Stored dataset items:
○ ○ ○ ○ ○ ○ ○

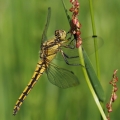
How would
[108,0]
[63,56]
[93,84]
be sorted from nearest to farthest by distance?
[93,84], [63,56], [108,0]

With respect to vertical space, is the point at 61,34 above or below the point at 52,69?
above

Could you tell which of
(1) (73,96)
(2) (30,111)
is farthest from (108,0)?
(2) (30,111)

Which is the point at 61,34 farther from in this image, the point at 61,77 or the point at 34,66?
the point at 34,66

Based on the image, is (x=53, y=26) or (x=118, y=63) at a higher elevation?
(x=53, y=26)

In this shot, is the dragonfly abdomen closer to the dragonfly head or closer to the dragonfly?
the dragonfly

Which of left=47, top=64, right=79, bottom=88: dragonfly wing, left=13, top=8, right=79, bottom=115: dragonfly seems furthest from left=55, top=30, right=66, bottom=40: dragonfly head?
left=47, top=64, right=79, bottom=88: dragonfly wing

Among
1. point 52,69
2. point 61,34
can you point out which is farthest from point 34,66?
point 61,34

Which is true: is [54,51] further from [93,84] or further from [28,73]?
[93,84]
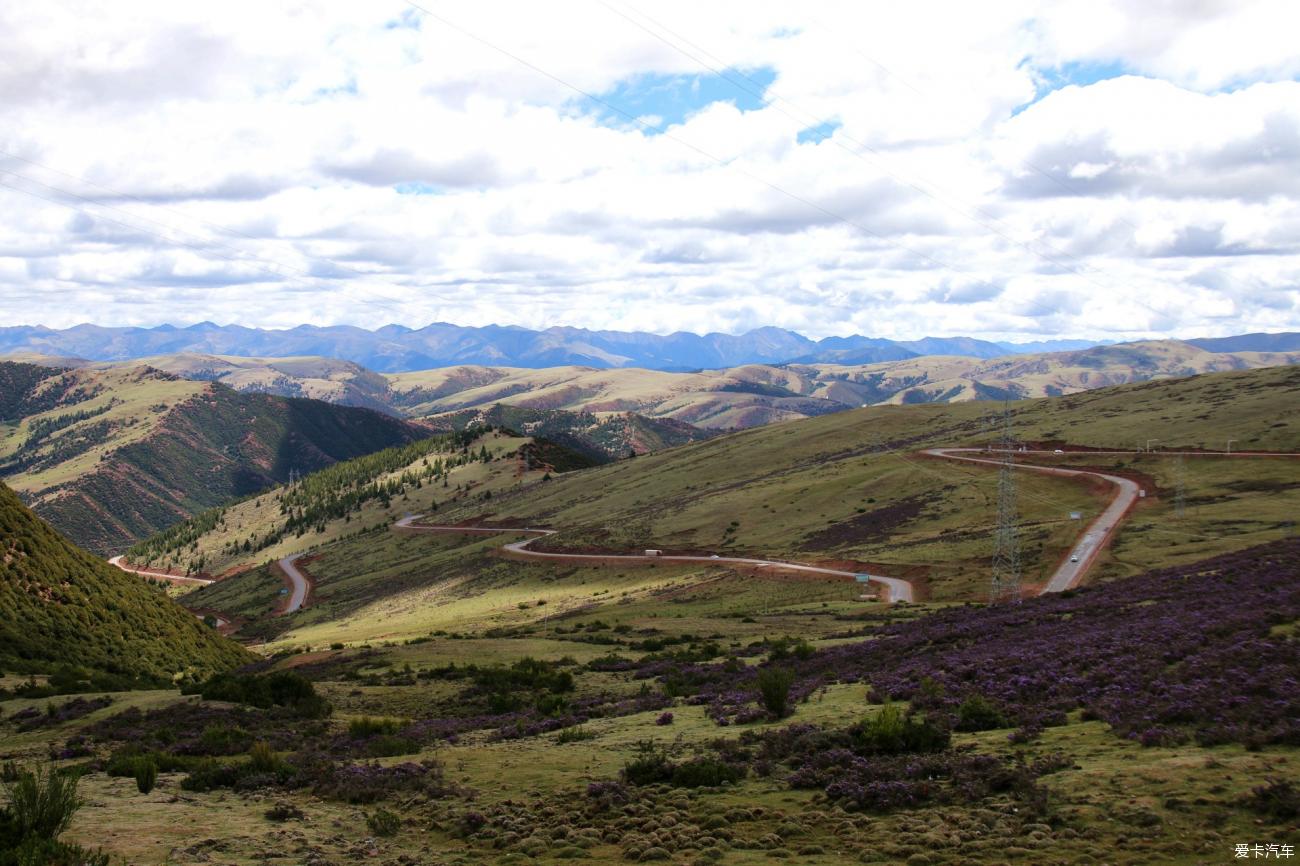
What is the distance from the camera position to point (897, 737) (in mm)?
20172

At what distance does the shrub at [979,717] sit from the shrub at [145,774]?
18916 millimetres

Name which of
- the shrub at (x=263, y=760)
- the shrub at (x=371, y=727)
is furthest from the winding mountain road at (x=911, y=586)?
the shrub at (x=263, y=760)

○ ○ ○ ○ ○ ○ ○

Convert every line of the entries above into a JSON list of strings, one string per line, with blank lines and the pictures omitted.

* Exercise solution:
[
  "How would",
  "[108,0]",
  "[63,56]",
  "[93,84]",
  "be sorted from nearest to farthest by distance?",
  "[93,84], [63,56], [108,0]",
  "With respect to vertical space, is the point at 61,34 above or below the point at 52,69?",
  "above",
  "Could you tell which of",
  "(1) (73,96)",
  "(2) (30,111)",
  "is farthest from (108,0)?",
  "(2) (30,111)",
  "Which is the point at 61,34 farther from in this image, the point at 61,77 or the point at 34,66?",
  "the point at 34,66",
  "Based on the image, is (x=53, y=26) or (x=118, y=63) at a higher elevation?",
  "(x=53, y=26)",
  "In this shot, is the dragonfly abdomen closer to the dragonfly head or closer to the dragonfly?",
  "the dragonfly",
  "Which of left=47, top=64, right=79, bottom=88: dragonfly wing, left=13, top=8, right=79, bottom=115: dragonfly seems furthest from left=55, top=30, right=66, bottom=40: dragonfly head?",
  "left=47, top=64, right=79, bottom=88: dragonfly wing",
  "Among",
  "1. point 52,69",
  "2. point 61,34",
  "can you point out which is farthest from point 34,66?",
  "point 61,34",
  "Which is true: is [54,51] further from [93,84] or further from [28,73]?",
  "[93,84]",
  "What is the distance from the camera position to point (897, 737) (in mm)?",
  "20172",
  "At what distance does the shrub at [979,717] sit from the shrub at [145,774]?",
  "18916 millimetres",
  "Name which of",
  "- the shrub at (x=263, y=760)",
  "- the shrub at (x=371, y=727)",
  "is furthest from the winding mountain road at (x=911, y=586)?",
  "the shrub at (x=263, y=760)"
]